We consider the bit-probe complexity of the set membership problem: represent an n-element subset S of an m-element universe as a succinct bit vector so that membership queries of the form "Is x ∈ S" can be answered using at most t probes into the bit vector. Let s(m,n,t) (resp. s_N(m,n,t)) denote the minimum number of bits of storage needed when the probes are adaptive (resp. non-adaptive). Lewenstein, Munro, Nicholson, and Raman (ESA 2014) obtain fully-explicit schemes that show that
s(m,n,t) = 𝒪((2^t-1)m^{1/(t - min{2⌊log n⌋, n-3/2})}) for n ≥ 2,t ≥ ⌊log n⌋+1 .
In this work, we improve this bound when the probes are allowed to be superlinear in n, i.e., when t ≥ Ω(nlog n), n ≥ 2, we design fully-explicit schemes that show that
s(m,n,t) = 𝒪((2^t-1)m^{1/(t-{n-1}/{2^{t/(2(n-1))}})}),
asymptotically (in the exponent of m) close to the non-explicit upper bound on s(m,n,t) derived by Radhakrishan, Shah, and Shannigrahi (ESA 2010), for constant n.

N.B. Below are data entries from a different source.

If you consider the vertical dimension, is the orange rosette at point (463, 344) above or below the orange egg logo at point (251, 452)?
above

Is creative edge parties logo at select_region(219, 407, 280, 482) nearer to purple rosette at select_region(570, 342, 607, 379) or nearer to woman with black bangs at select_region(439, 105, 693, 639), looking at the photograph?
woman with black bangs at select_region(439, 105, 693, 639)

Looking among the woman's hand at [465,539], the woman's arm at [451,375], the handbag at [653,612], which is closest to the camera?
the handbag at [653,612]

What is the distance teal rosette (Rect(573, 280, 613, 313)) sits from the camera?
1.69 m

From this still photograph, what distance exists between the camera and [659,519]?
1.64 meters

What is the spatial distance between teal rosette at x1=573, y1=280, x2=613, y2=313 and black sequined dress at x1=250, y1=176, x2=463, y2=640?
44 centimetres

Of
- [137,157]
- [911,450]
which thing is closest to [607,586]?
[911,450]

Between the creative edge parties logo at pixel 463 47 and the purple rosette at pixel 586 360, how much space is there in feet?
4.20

In the non-adaptive setting, it was shown by Garg and Radhakrishnan (STACS 2017) that for a large constant n₀, for n ≥ n₀, s_N(m,n,3) ≥ √{mn}. We improve this result by showing that the same lower bound holds even for storing sets of size 2, i.e., s_N(m,2,3) ≥ Ω(√m).

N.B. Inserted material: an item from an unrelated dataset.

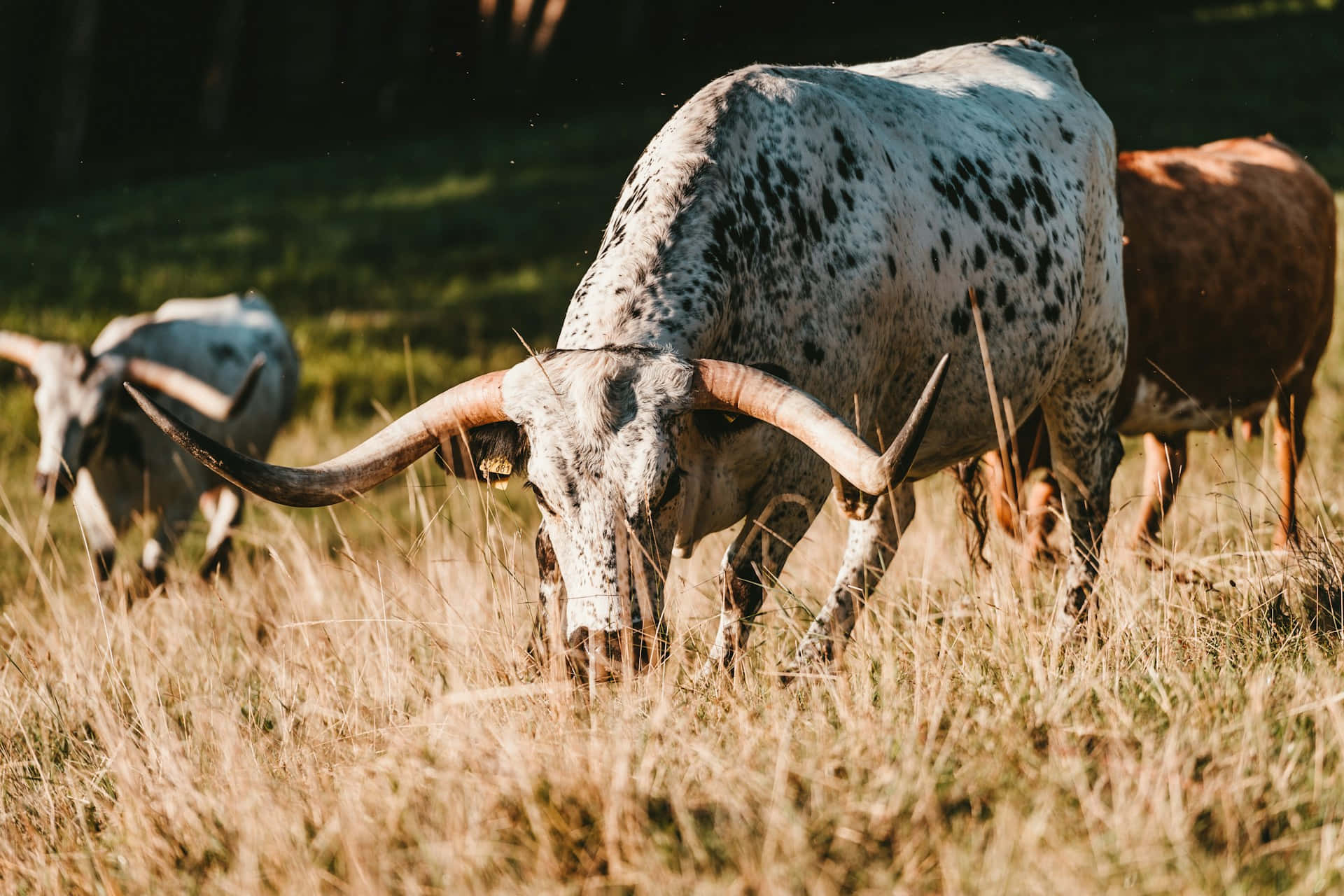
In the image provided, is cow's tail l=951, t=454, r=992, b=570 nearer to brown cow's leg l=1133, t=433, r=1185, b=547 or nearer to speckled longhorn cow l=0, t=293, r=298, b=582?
brown cow's leg l=1133, t=433, r=1185, b=547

Palash Dey, Jaikumar Radhakrishnan, and Santhoshini Velusamy. Improved Explicit Data Structures in the Bit-Probe Model Using Error-Correcting Codes. In 45th International Symposium on Mathematical Foundations of Computer Science (MFCS 2020). Leibniz International Proceedings in Informatics (LIPIcs), Volume 170, pp. 28:1-28:12, Schloss Dagstuhl – Leibniz-Zentrum für Informatik (2020)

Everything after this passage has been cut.